● WHAT YOU HAVE TO DO:
Reproduce the lines from the start of the listing through the line holding "<instances>", both included, without any change, and omit the pictures from your answer.

— BEGIN ENTRIES SUPPLIED —

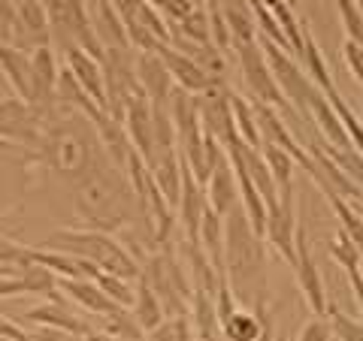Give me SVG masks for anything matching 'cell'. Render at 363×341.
I'll return each mask as SVG.
<instances>
[{"instance_id":"1","label":"cell","mask_w":363,"mask_h":341,"mask_svg":"<svg viewBox=\"0 0 363 341\" xmlns=\"http://www.w3.org/2000/svg\"><path fill=\"white\" fill-rule=\"evenodd\" d=\"M73 190H76V214L91 230L116 233L124 230L136 214L143 218L140 200H136V190L128 173L112 157L94 166L85 178H79Z\"/></svg>"},{"instance_id":"2","label":"cell","mask_w":363,"mask_h":341,"mask_svg":"<svg viewBox=\"0 0 363 341\" xmlns=\"http://www.w3.org/2000/svg\"><path fill=\"white\" fill-rule=\"evenodd\" d=\"M264 236H260L242 206H236L224 218V275L230 281L236 299L260 302L267 299L264 275Z\"/></svg>"},{"instance_id":"3","label":"cell","mask_w":363,"mask_h":341,"mask_svg":"<svg viewBox=\"0 0 363 341\" xmlns=\"http://www.w3.org/2000/svg\"><path fill=\"white\" fill-rule=\"evenodd\" d=\"M43 245L52 248V251H64L79 260H88L91 266H97L100 272H106V275H118L128 281H140V275H143L140 260H136L116 236L104 233V230H91V226H76L73 230L70 226V230L52 233Z\"/></svg>"},{"instance_id":"4","label":"cell","mask_w":363,"mask_h":341,"mask_svg":"<svg viewBox=\"0 0 363 341\" xmlns=\"http://www.w3.org/2000/svg\"><path fill=\"white\" fill-rule=\"evenodd\" d=\"M140 278L149 284V287L155 290V296L161 299L167 317L188 314V305H191V278L182 272L179 257H176V251L169 245H164L161 251L145 260Z\"/></svg>"},{"instance_id":"5","label":"cell","mask_w":363,"mask_h":341,"mask_svg":"<svg viewBox=\"0 0 363 341\" xmlns=\"http://www.w3.org/2000/svg\"><path fill=\"white\" fill-rule=\"evenodd\" d=\"M257 42H260V49H264V54H267V64H269L272 79H276V85L281 91V97L288 100L291 109L297 112V115H306L318 85L309 79V73L303 70V64L297 61V54L294 52L279 49L276 42H269L264 37H257Z\"/></svg>"},{"instance_id":"6","label":"cell","mask_w":363,"mask_h":341,"mask_svg":"<svg viewBox=\"0 0 363 341\" xmlns=\"http://www.w3.org/2000/svg\"><path fill=\"white\" fill-rule=\"evenodd\" d=\"M236 61H240V70H242V82H245V91L252 94L255 103H264V106H276V109H288L291 115L297 112L291 109V103L281 97V91L272 79V70L267 64V54L260 49V42H248V45H240L233 52Z\"/></svg>"},{"instance_id":"7","label":"cell","mask_w":363,"mask_h":341,"mask_svg":"<svg viewBox=\"0 0 363 341\" xmlns=\"http://www.w3.org/2000/svg\"><path fill=\"white\" fill-rule=\"evenodd\" d=\"M0 139L21 151H37L43 139V115L28 100L13 94L0 103Z\"/></svg>"},{"instance_id":"8","label":"cell","mask_w":363,"mask_h":341,"mask_svg":"<svg viewBox=\"0 0 363 341\" xmlns=\"http://www.w3.org/2000/svg\"><path fill=\"white\" fill-rule=\"evenodd\" d=\"M197 112H200V127L206 136H212L224 151H230L240 142L233 121V106H230V88L215 85L206 94H197Z\"/></svg>"},{"instance_id":"9","label":"cell","mask_w":363,"mask_h":341,"mask_svg":"<svg viewBox=\"0 0 363 341\" xmlns=\"http://www.w3.org/2000/svg\"><path fill=\"white\" fill-rule=\"evenodd\" d=\"M294 278H297V287L303 293V299L309 302V308L315 317H327L330 311V299H327V287H324V278L318 272V263L312 257V248H309V236H306V226L300 224L297 230V242H294Z\"/></svg>"},{"instance_id":"10","label":"cell","mask_w":363,"mask_h":341,"mask_svg":"<svg viewBox=\"0 0 363 341\" xmlns=\"http://www.w3.org/2000/svg\"><path fill=\"white\" fill-rule=\"evenodd\" d=\"M297 230H300V218H297V200L294 190H281L279 202L269 206L267 214V226H264V242L276 251L285 263H294V242H297Z\"/></svg>"},{"instance_id":"11","label":"cell","mask_w":363,"mask_h":341,"mask_svg":"<svg viewBox=\"0 0 363 341\" xmlns=\"http://www.w3.org/2000/svg\"><path fill=\"white\" fill-rule=\"evenodd\" d=\"M64 67L58 64L52 45H40L30 52V100L28 103L45 115L55 106V94H58V79Z\"/></svg>"},{"instance_id":"12","label":"cell","mask_w":363,"mask_h":341,"mask_svg":"<svg viewBox=\"0 0 363 341\" xmlns=\"http://www.w3.org/2000/svg\"><path fill=\"white\" fill-rule=\"evenodd\" d=\"M133 67H136V82H140L145 100H149L152 106H167L169 97H173V91H176V82H173V76H169L167 64L161 61V54L157 52H136Z\"/></svg>"},{"instance_id":"13","label":"cell","mask_w":363,"mask_h":341,"mask_svg":"<svg viewBox=\"0 0 363 341\" xmlns=\"http://www.w3.org/2000/svg\"><path fill=\"white\" fill-rule=\"evenodd\" d=\"M157 54H161V61L167 64V70H169V76H173L176 88L188 91V94H194V97H197V94H206V91L215 88V85H227V82H215V79H212L206 70H203L197 61H191L185 52L173 49L169 42L157 45Z\"/></svg>"},{"instance_id":"14","label":"cell","mask_w":363,"mask_h":341,"mask_svg":"<svg viewBox=\"0 0 363 341\" xmlns=\"http://www.w3.org/2000/svg\"><path fill=\"white\" fill-rule=\"evenodd\" d=\"M209 209V200H206V187L182 166V197H179V206H176V218L179 226L185 230V242L197 245L200 238V224H203V214Z\"/></svg>"},{"instance_id":"15","label":"cell","mask_w":363,"mask_h":341,"mask_svg":"<svg viewBox=\"0 0 363 341\" xmlns=\"http://www.w3.org/2000/svg\"><path fill=\"white\" fill-rule=\"evenodd\" d=\"M64 70L70 73L76 82L82 85L85 94L106 112V73H104V64H100L94 54H88L82 49H70L64 54Z\"/></svg>"},{"instance_id":"16","label":"cell","mask_w":363,"mask_h":341,"mask_svg":"<svg viewBox=\"0 0 363 341\" xmlns=\"http://www.w3.org/2000/svg\"><path fill=\"white\" fill-rule=\"evenodd\" d=\"M255 115H257V127H260V139L269 142V145H279V149H285L294 154V161L297 163H309V151H303V145L294 139V133L288 130L285 118H281V112L276 106H264V103H255Z\"/></svg>"},{"instance_id":"17","label":"cell","mask_w":363,"mask_h":341,"mask_svg":"<svg viewBox=\"0 0 363 341\" xmlns=\"http://www.w3.org/2000/svg\"><path fill=\"white\" fill-rule=\"evenodd\" d=\"M306 118H309L315 127H318L324 145H333V149H354V145H351V136L345 130V124H342V118L336 115V109L330 106V100H327V94H324L321 88L315 91Z\"/></svg>"},{"instance_id":"18","label":"cell","mask_w":363,"mask_h":341,"mask_svg":"<svg viewBox=\"0 0 363 341\" xmlns=\"http://www.w3.org/2000/svg\"><path fill=\"white\" fill-rule=\"evenodd\" d=\"M121 124H124V130H128V139L133 145V151L149 163L152 154H155V106L149 103V100H140V103L128 106Z\"/></svg>"},{"instance_id":"19","label":"cell","mask_w":363,"mask_h":341,"mask_svg":"<svg viewBox=\"0 0 363 341\" xmlns=\"http://www.w3.org/2000/svg\"><path fill=\"white\" fill-rule=\"evenodd\" d=\"M206 200H209V209L218 214L221 221L240 206V187H236V173H233L230 157H224V161L212 169V175L206 181Z\"/></svg>"},{"instance_id":"20","label":"cell","mask_w":363,"mask_h":341,"mask_svg":"<svg viewBox=\"0 0 363 341\" xmlns=\"http://www.w3.org/2000/svg\"><path fill=\"white\" fill-rule=\"evenodd\" d=\"M58 290L67 293V299H73L76 305H82V308L91 311V314L112 317V314L121 311L118 305L112 302L104 290H100V284L94 278H61L58 281Z\"/></svg>"},{"instance_id":"21","label":"cell","mask_w":363,"mask_h":341,"mask_svg":"<svg viewBox=\"0 0 363 341\" xmlns=\"http://www.w3.org/2000/svg\"><path fill=\"white\" fill-rule=\"evenodd\" d=\"M267 323H269L267 299L255 302V314L236 308L230 314V320L221 323V341H260V338H264Z\"/></svg>"},{"instance_id":"22","label":"cell","mask_w":363,"mask_h":341,"mask_svg":"<svg viewBox=\"0 0 363 341\" xmlns=\"http://www.w3.org/2000/svg\"><path fill=\"white\" fill-rule=\"evenodd\" d=\"M25 320L33 323V326H52V329H64V333H70V335H88L91 329L79 320V317L70 311V308H64L61 299L55 296L52 302H43V305H33L30 311H25Z\"/></svg>"},{"instance_id":"23","label":"cell","mask_w":363,"mask_h":341,"mask_svg":"<svg viewBox=\"0 0 363 341\" xmlns=\"http://www.w3.org/2000/svg\"><path fill=\"white\" fill-rule=\"evenodd\" d=\"M0 73L6 76V82L21 100H30V52L0 42Z\"/></svg>"},{"instance_id":"24","label":"cell","mask_w":363,"mask_h":341,"mask_svg":"<svg viewBox=\"0 0 363 341\" xmlns=\"http://www.w3.org/2000/svg\"><path fill=\"white\" fill-rule=\"evenodd\" d=\"M130 314H133L136 326H140L145 335L155 333V329L167 320L161 299L155 296V290H152V287H149V284H145L143 278L136 281V299H133V308H130Z\"/></svg>"},{"instance_id":"25","label":"cell","mask_w":363,"mask_h":341,"mask_svg":"<svg viewBox=\"0 0 363 341\" xmlns=\"http://www.w3.org/2000/svg\"><path fill=\"white\" fill-rule=\"evenodd\" d=\"M260 4H264L269 13H272V18L279 21V28H281V33H285L288 37V42H291V49H294V54H303V40H306V21H300L297 18V13H294V9L285 4V0H260Z\"/></svg>"},{"instance_id":"26","label":"cell","mask_w":363,"mask_h":341,"mask_svg":"<svg viewBox=\"0 0 363 341\" xmlns=\"http://www.w3.org/2000/svg\"><path fill=\"white\" fill-rule=\"evenodd\" d=\"M230 106H233V121H236V133H240V139L248 145V149H260L264 139H260L255 103H248L242 94H233L230 91Z\"/></svg>"},{"instance_id":"27","label":"cell","mask_w":363,"mask_h":341,"mask_svg":"<svg viewBox=\"0 0 363 341\" xmlns=\"http://www.w3.org/2000/svg\"><path fill=\"white\" fill-rule=\"evenodd\" d=\"M260 154H264V163L272 173V178H276L279 193L281 190H294V166H297L294 154L285 151V149H279V145H269V142L260 145Z\"/></svg>"},{"instance_id":"28","label":"cell","mask_w":363,"mask_h":341,"mask_svg":"<svg viewBox=\"0 0 363 341\" xmlns=\"http://www.w3.org/2000/svg\"><path fill=\"white\" fill-rule=\"evenodd\" d=\"M303 70L309 73V79L324 91V94H330V91L336 88V82H333V76H330V70H327V61H324V54H321V49H318V42H315V37L309 30H306V40H303Z\"/></svg>"},{"instance_id":"29","label":"cell","mask_w":363,"mask_h":341,"mask_svg":"<svg viewBox=\"0 0 363 341\" xmlns=\"http://www.w3.org/2000/svg\"><path fill=\"white\" fill-rule=\"evenodd\" d=\"M18 278H21V287H25V296H52L58 293V275H55L52 269H45L40 263H28L18 269Z\"/></svg>"},{"instance_id":"30","label":"cell","mask_w":363,"mask_h":341,"mask_svg":"<svg viewBox=\"0 0 363 341\" xmlns=\"http://www.w3.org/2000/svg\"><path fill=\"white\" fill-rule=\"evenodd\" d=\"M318 145H321V151L342 169L345 178L357 187V193H363V154L357 149H333V145H324V142H318Z\"/></svg>"},{"instance_id":"31","label":"cell","mask_w":363,"mask_h":341,"mask_svg":"<svg viewBox=\"0 0 363 341\" xmlns=\"http://www.w3.org/2000/svg\"><path fill=\"white\" fill-rule=\"evenodd\" d=\"M330 206H333L336 218H339V230H345V236L351 238V242H354L357 254H360V260H363V218L354 212V202H348V200H342V197H333Z\"/></svg>"},{"instance_id":"32","label":"cell","mask_w":363,"mask_h":341,"mask_svg":"<svg viewBox=\"0 0 363 341\" xmlns=\"http://www.w3.org/2000/svg\"><path fill=\"white\" fill-rule=\"evenodd\" d=\"M100 284V290L106 293V296L118 305V308H133V299H136V287H133V281L128 278H118V275H106V272H100V275L94 278Z\"/></svg>"},{"instance_id":"33","label":"cell","mask_w":363,"mask_h":341,"mask_svg":"<svg viewBox=\"0 0 363 341\" xmlns=\"http://www.w3.org/2000/svg\"><path fill=\"white\" fill-rule=\"evenodd\" d=\"M330 254H333V260L339 266H342L345 272L348 269H354V266H360V254H357V248H354V242L345 236V230H336V236L330 238Z\"/></svg>"},{"instance_id":"34","label":"cell","mask_w":363,"mask_h":341,"mask_svg":"<svg viewBox=\"0 0 363 341\" xmlns=\"http://www.w3.org/2000/svg\"><path fill=\"white\" fill-rule=\"evenodd\" d=\"M330 326L336 341H363V320H354L342 311H336L330 305Z\"/></svg>"},{"instance_id":"35","label":"cell","mask_w":363,"mask_h":341,"mask_svg":"<svg viewBox=\"0 0 363 341\" xmlns=\"http://www.w3.org/2000/svg\"><path fill=\"white\" fill-rule=\"evenodd\" d=\"M28 254H30V248L18 245L9 236L0 233V266H16V269H21V266H28Z\"/></svg>"},{"instance_id":"36","label":"cell","mask_w":363,"mask_h":341,"mask_svg":"<svg viewBox=\"0 0 363 341\" xmlns=\"http://www.w3.org/2000/svg\"><path fill=\"white\" fill-rule=\"evenodd\" d=\"M297 341H333L330 317H312L309 323H303Z\"/></svg>"},{"instance_id":"37","label":"cell","mask_w":363,"mask_h":341,"mask_svg":"<svg viewBox=\"0 0 363 341\" xmlns=\"http://www.w3.org/2000/svg\"><path fill=\"white\" fill-rule=\"evenodd\" d=\"M342 61H345V67L351 70V76L357 79V82L363 85V42H357V40H342Z\"/></svg>"},{"instance_id":"38","label":"cell","mask_w":363,"mask_h":341,"mask_svg":"<svg viewBox=\"0 0 363 341\" xmlns=\"http://www.w3.org/2000/svg\"><path fill=\"white\" fill-rule=\"evenodd\" d=\"M30 341H79V335H70L64 329H52V326H33L28 329Z\"/></svg>"},{"instance_id":"39","label":"cell","mask_w":363,"mask_h":341,"mask_svg":"<svg viewBox=\"0 0 363 341\" xmlns=\"http://www.w3.org/2000/svg\"><path fill=\"white\" fill-rule=\"evenodd\" d=\"M6 296H25V287H21L18 272L16 275H0V299Z\"/></svg>"},{"instance_id":"40","label":"cell","mask_w":363,"mask_h":341,"mask_svg":"<svg viewBox=\"0 0 363 341\" xmlns=\"http://www.w3.org/2000/svg\"><path fill=\"white\" fill-rule=\"evenodd\" d=\"M112 4V9H116V13L121 16V21L124 18H133L136 13H140V6L145 4V0H109Z\"/></svg>"},{"instance_id":"41","label":"cell","mask_w":363,"mask_h":341,"mask_svg":"<svg viewBox=\"0 0 363 341\" xmlns=\"http://www.w3.org/2000/svg\"><path fill=\"white\" fill-rule=\"evenodd\" d=\"M149 341H179V335H176V323L167 317V320L157 326L155 333H149Z\"/></svg>"},{"instance_id":"42","label":"cell","mask_w":363,"mask_h":341,"mask_svg":"<svg viewBox=\"0 0 363 341\" xmlns=\"http://www.w3.org/2000/svg\"><path fill=\"white\" fill-rule=\"evenodd\" d=\"M13 94H16V91H13V85H9V82H6V76L0 73V103H4V100H9Z\"/></svg>"},{"instance_id":"43","label":"cell","mask_w":363,"mask_h":341,"mask_svg":"<svg viewBox=\"0 0 363 341\" xmlns=\"http://www.w3.org/2000/svg\"><path fill=\"white\" fill-rule=\"evenodd\" d=\"M79 341H118V338L109 335V333H88V335H82Z\"/></svg>"},{"instance_id":"44","label":"cell","mask_w":363,"mask_h":341,"mask_svg":"<svg viewBox=\"0 0 363 341\" xmlns=\"http://www.w3.org/2000/svg\"><path fill=\"white\" fill-rule=\"evenodd\" d=\"M285 4L294 9V13H297V9H300V4H303V0H285Z\"/></svg>"},{"instance_id":"45","label":"cell","mask_w":363,"mask_h":341,"mask_svg":"<svg viewBox=\"0 0 363 341\" xmlns=\"http://www.w3.org/2000/svg\"><path fill=\"white\" fill-rule=\"evenodd\" d=\"M82 4H85V6H88V13H91V9H94V6H97V4H100V0H82Z\"/></svg>"},{"instance_id":"46","label":"cell","mask_w":363,"mask_h":341,"mask_svg":"<svg viewBox=\"0 0 363 341\" xmlns=\"http://www.w3.org/2000/svg\"><path fill=\"white\" fill-rule=\"evenodd\" d=\"M276 341H291V338H285V335H276Z\"/></svg>"},{"instance_id":"47","label":"cell","mask_w":363,"mask_h":341,"mask_svg":"<svg viewBox=\"0 0 363 341\" xmlns=\"http://www.w3.org/2000/svg\"><path fill=\"white\" fill-rule=\"evenodd\" d=\"M360 272H363V263H360Z\"/></svg>"},{"instance_id":"48","label":"cell","mask_w":363,"mask_h":341,"mask_svg":"<svg viewBox=\"0 0 363 341\" xmlns=\"http://www.w3.org/2000/svg\"><path fill=\"white\" fill-rule=\"evenodd\" d=\"M218 341H221V338H218Z\"/></svg>"},{"instance_id":"49","label":"cell","mask_w":363,"mask_h":341,"mask_svg":"<svg viewBox=\"0 0 363 341\" xmlns=\"http://www.w3.org/2000/svg\"><path fill=\"white\" fill-rule=\"evenodd\" d=\"M333 341H336V338H333Z\"/></svg>"}]
</instances>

— END ENTRIES SUPPLIED —

● SOLVED PROBLEM:
Give me SVG masks for anything matching 'cell'. Render at 363×341.
I'll return each mask as SVG.
<instances>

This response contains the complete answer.